Pemaafan itu memberkahi saya dengan rasa aman di dalam diri dan
memberi saya kesadaran akan kekuatan pribadi yang tidak terduga. Saya
tidak lagi merasa bahwa seolah-oleh emosi saya sangat bergantung pada
tindakan orang lain dan pada nasib itu sendiri. Kesedihan bisa saja
menghantam saya berulang-ulang, tetapi kehidupan tidak bisa membuat saya
membenci siapa pun–bahkan tidak diri saya sendiri.

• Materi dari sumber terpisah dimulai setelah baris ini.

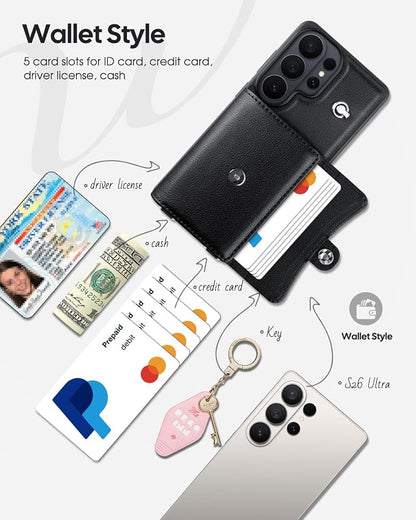 OCASE Compatible with Samsung Galaxy S26 Ultra Crossbody Wallet Case with Card Holder, PU Leather Phone Purse with RFID Blocking Kickstand Wrist Strap Lanyard, Black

Saya perlahan-lahan meraih kembali kekuatan, seperti layaknya
seseorang yang telah berperang melawan penyakit yang parah, dan saya
jadi lebih mampu untuk mengulurkan tangan dan membantu orang
lain–keluarga saya yang tengah berduka, klien, dan teman-teman saya–dan
saya mendapatkan kejutan lain. Meskipun saya sendiri masih perlu
menghimpun kekuatan, justru dengan membantu orang lain, saya bisa
memperoleh dayahidup yang lebih besar daripada yang saya berikan.
Semakin banyak semangat dan cinta yang saya curahkan kepada orang lain,
saya semakin merasakan diri saya terisi kembali dengan kehidupan dan
harapan.
Saya temukan bahwa kehidupan di dunia saat ini lebih berharga daripada kemelut di dalam diri saya.
Dan pada suatu pagi yang biasa tanpa keriuhan, sebagaimana layaknya
ketika perubahan sejati berlangsung, saya sadar bahwa telah tumbuh
pengetahuan baru di dalam diri saya. Jenis pengetahuan yang membebaskan
dan bukan sekadar ilusi yang biasanya hanya diperoleh lewat penderitaan.
Saya tahu bahwa cinta saya kepada Ryan adalah milik saya selamanya,
tersimpan di dalam hati, dan abadi. Saya tahu bahwa tidak ada peristiwa
lain yang bisa membuat saya hancur secara keseluruhan. Saya tahu bahwa
hidup teramat berharga dan singkat, dan bahwa sejak saat itu, saya akan
memerhatikan anak pertama saya, Brett, jauh lebih baik daripada
sebelumnya. Dan saya belajar bahwa jika saya mencurahkan cinta saya
kepada Ryan, keluarga, teman-teman, dan klien-klien, jiwa saya akan
kembali utuh.
Semua pelajaran ini luar biasa berharga bagi saya. Namun, saya tahu,
bahkan sejak pagi itu, bahwa saya tidak akan pernah mempelajarinya tanpa
mengalami penderitaan terlebih dahulu.
Jadi, pada hari yang sebenarnya itu, saya menjelma sebagai sosok yang optimistis. Saya belajar bahwa optimisme adalah: mengetahui semakin menyakitkan peristiwa yang dialami, semakin besar pula hikmah yang akan diperoleh.